園芸用語
黒星病
別名: 黒点病 / バラ黒星病 / rose black spot / black spot disease / Diplocarpon rosae
葉に黒い病斑と黄化・早期落葉を起こす糸状菌性の植物病害。特に露地バラで問題になります。
定義
黒星病(黒点病)は、植物の葉などに黒い病斑を生じさせる糸状菌性の病害です。バラでは Diplocarpon rosae が原因となり、葉の上面を中心に黒い斑点、その周囲の黄化、早期落葉が見られます。リンゴ・梨・キュウリなどにも「黒星病」と呼ばれる病害がありますが、作物によって病原体や適用薬剤は異なります。
主な症状
- 初期:葉の表面に、境界がにじんだような黒色または紫黒色の斑点が現れます。
- 進行期:病斑の周囲が黄色くなり、症状のある葉が早く落ちます。
- 重症期:落葉が株全体へ広がり、光合成量の低下によって樹勢や開花へ影響します。
- 越冬部位:落ち葉だけでなく、感染した若い茎や芽にも病原菌が残ることがあります。
発生しやすい条件
黒星病は、葉が濡れる環境、高い湿度、温暖な気温が重なると発生しやすくなります。
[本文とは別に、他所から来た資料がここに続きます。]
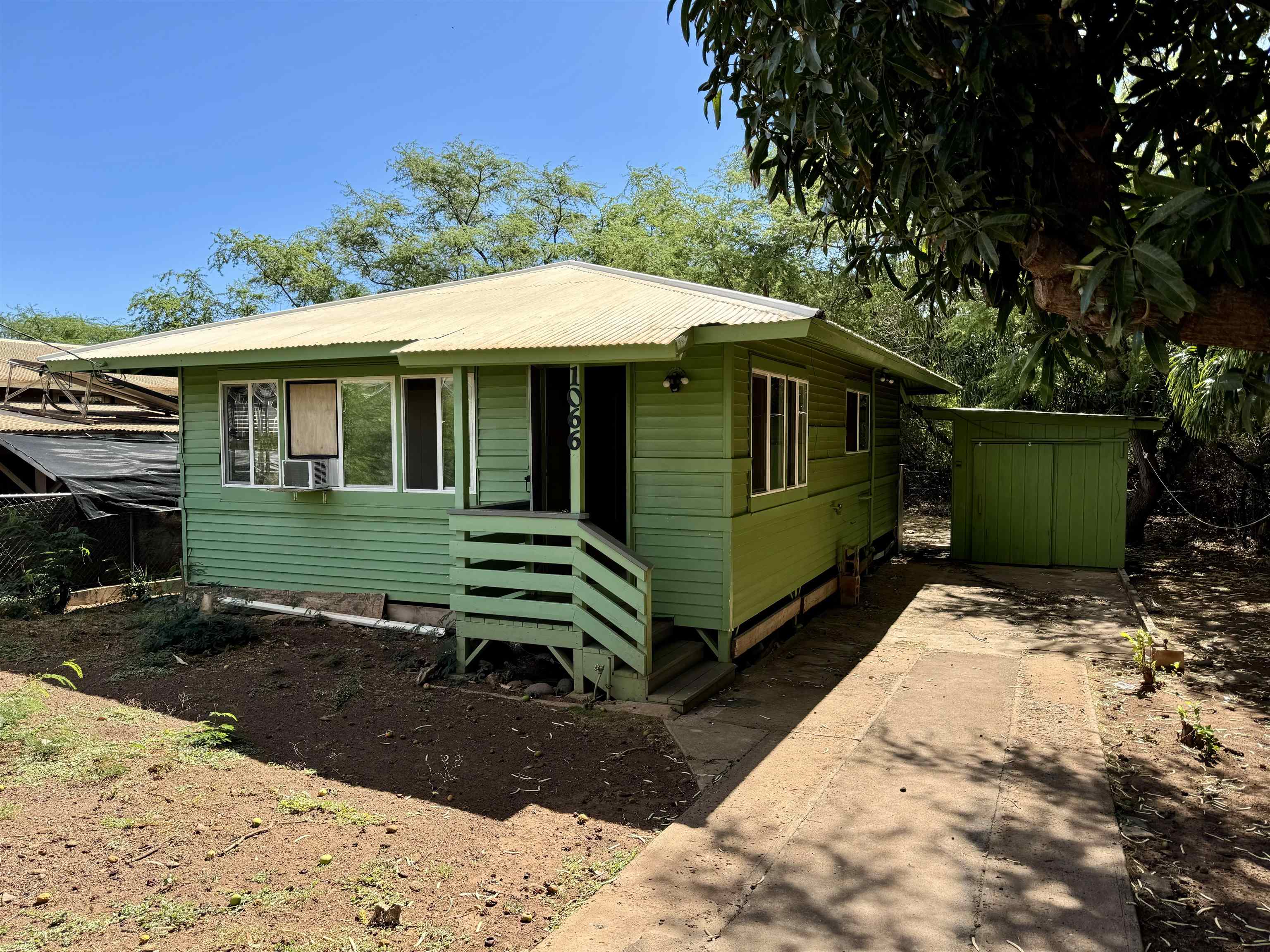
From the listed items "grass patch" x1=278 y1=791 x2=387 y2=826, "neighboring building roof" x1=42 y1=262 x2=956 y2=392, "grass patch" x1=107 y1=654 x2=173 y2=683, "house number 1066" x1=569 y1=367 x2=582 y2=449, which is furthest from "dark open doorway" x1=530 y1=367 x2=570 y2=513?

日本の家庭園芸では梅雨と秋雨の時期に注意が必要です。病斑で作られた胞子は雨滴や水やりの飛沫で移動し、新しい葉へ二次感染を繰り返します。密植、風通しの悪さ、落ち葉の放置、葉へ直接かかる散水は、感染が続く条件を作ります。
管理の要点
症状の出た葉を元の状態へ戻すことはできません。発見後は病葉・病枝と株元の落ち葉を回収し、健全部への拡大を減らします。マルチで泥はねを抑え、株元へ水を与え、枝葉の間に風が通る状態を保つことが基本です。薬剤を使う場合は、対象植物・適用病害・希釈倍率・使用回数・使用時期を現行ラベルで確認します。同じ作用系統を繰り返すと薬剤耐性菌を選抜しやすいため、必要に応じて異なる作用系統を輪番で使います。